Wiedział, że to nie miało nic wspólnego ze zmianą czasu, ale był tak zmęczony obwinianiem samego siebie. Chciał obwiniać coś, co było ponad jego kontrolą i poza jego zasięgiem. 

Było około 15:30 kiedy zdał sobie sprawę, że jego szafki w kuchni były całkowicie puste. Żadnego jedzenia, picia, nic. Nie jadał zbyt dużo, ale musiał coś zjeść i zepsute gruszki w lodówce prawdopodobnie się do tego nie nadawały. 

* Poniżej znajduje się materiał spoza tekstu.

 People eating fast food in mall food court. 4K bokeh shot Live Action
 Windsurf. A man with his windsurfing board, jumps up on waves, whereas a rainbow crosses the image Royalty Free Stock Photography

Wypuścił Linka na zewnątrz, sprawdzając by upewnić się, że bramka za nim była zamknięta i udał się do sklepu spożywczego, była to absolutnie ostatnia rzecz, którą chciał robić w niedziele. 

Sklep nie był zbytnio zatłoczony i zdołał pójść do kasy w miarę szybko, kładąc jedzenie na cały tydzień na taśmociągu przed sobą. Obserwował jak kasjerka skanowała pudełko płatków, kiedy nikt inny jak Menadżer Matty podszedł do niego, z ciepłym uśmiechem i jego ciało podskakiwało z każdym krokiem. 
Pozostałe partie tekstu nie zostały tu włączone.